O país que promove inclusão social deveria cultivar novos significados de riqueza, a começar pelo reconhecimento do valor do seu patrimônio hídrico e do tratamento correto de esgoto e resíduos
O Brasil, que felizmente tomou decisões históricas no caminho da inclusão social, poderia surpreender novamente ao promover a reinterpretação do significado de riqueza e, também, ao olhar e reconhecer o valor inestimável de seu patrimônio hídrico.
No entanto, 81 cidades consideradas de grande porte despejam diariamente até 5,9 bilhões de litros de esgoto, sem tratamento algum, em seus corpos d’água, contaminando permanentemente solos, rios, mananciais e praias e causando impactos negativos diretos sobre a saúde da população.
Tal comportamento nos coloca em nono lugar em um ranking mundial que o Instituto Trata Brasil intitula “da vergonha”: em pleno século XXI somos 13 milhões de brasileiros sem vaso sanitário. Sabemos, contudo, que cada R$ 1 investido em saneamento gera uma economia pública de R$ 4 na área da saúde. (dados do estudo Progress on Sanitation and Drinking Water – OMS/Unicef, 2010. Acesse em tratabrasil.org.br)

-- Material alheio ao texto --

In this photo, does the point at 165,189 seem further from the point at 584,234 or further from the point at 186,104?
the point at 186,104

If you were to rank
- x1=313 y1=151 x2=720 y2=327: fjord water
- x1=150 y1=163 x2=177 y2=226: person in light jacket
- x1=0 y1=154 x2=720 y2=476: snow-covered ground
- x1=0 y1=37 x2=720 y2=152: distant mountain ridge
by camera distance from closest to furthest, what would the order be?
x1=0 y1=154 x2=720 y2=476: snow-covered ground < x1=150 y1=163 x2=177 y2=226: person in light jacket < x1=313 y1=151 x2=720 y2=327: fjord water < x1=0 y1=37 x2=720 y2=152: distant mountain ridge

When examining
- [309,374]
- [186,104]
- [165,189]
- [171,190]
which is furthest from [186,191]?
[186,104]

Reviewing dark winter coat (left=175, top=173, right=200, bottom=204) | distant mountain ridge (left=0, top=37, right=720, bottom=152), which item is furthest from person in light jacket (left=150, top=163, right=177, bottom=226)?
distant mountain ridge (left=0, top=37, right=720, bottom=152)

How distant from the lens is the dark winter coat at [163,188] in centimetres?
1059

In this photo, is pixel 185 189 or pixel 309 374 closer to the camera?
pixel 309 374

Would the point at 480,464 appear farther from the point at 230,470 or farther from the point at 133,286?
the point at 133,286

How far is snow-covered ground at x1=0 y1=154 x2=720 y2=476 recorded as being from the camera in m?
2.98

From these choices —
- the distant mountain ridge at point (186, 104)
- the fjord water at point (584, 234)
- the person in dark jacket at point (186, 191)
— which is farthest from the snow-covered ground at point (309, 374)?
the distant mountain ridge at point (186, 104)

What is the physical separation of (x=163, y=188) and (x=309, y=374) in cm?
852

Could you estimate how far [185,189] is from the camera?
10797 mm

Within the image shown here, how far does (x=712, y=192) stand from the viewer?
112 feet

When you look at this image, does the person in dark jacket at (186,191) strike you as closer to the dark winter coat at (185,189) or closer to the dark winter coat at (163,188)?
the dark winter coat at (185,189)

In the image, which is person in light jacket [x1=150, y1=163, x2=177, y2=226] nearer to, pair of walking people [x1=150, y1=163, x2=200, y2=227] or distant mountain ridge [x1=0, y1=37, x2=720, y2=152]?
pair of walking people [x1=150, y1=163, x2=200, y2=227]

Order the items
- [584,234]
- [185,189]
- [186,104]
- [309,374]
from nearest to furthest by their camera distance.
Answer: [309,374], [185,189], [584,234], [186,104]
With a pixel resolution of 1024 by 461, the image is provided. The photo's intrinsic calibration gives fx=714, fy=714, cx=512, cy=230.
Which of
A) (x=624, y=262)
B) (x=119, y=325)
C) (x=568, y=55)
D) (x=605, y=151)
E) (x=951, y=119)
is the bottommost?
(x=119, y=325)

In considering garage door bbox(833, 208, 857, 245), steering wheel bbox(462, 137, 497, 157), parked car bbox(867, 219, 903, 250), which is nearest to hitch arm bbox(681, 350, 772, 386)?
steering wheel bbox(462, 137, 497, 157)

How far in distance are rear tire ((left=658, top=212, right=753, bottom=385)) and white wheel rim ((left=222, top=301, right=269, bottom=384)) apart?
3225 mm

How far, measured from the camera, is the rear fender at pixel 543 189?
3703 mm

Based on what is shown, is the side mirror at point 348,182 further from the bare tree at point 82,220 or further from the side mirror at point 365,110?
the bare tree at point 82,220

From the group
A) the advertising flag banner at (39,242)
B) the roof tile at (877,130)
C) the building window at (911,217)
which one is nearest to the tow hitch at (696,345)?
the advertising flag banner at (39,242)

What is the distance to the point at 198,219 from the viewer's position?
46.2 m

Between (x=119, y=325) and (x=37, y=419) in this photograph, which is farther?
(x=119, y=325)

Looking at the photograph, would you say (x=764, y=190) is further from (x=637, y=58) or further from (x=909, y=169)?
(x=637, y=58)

A falta de transparência por parte das instâncias responsáveis evidencia que a situação nacional não cheira nada bem. Programas de despoluição com orçamentos bilionários ocorreram sem possibilidade de controle social e tiveram resultados vergonhosos, como os da Bahia e do Rio de Janeiro. Em São Paulo, o Projeto Tietê prossegue em sua Fase 3, com promessas da Sabesp de que não sentiremos mais o mau cheiro do nosso “esgotão” a céu aberto a partir de 2015. É pouco tempo para essa promessa se concretizar, se pensarmos no desafio de lidar com milhões de pessoas vivendo em situação precária, passíveis ou não de conexão à rede de tratamento.
Qualidade de vida se refere a limites e responsabilidades. Mas limites são imensos tabus no discurso político: por que haveria interesse em falar de limites quando se pode acenar com potenciais, ainda que falaciosos?
No amadurecimento individual é conhecidamente saudável perceber nossos limites. Idem na dimensão planetária, cujos limites da biosfera [1] já foram extrapolados por atividades antrópicas. Ainda assim, nosso desinteresse é tal – como na famosa experiência do sapo que não salta para fora de uma panela que se aquece lentamente – que essa resistência virou tema de pesquisa em universidades.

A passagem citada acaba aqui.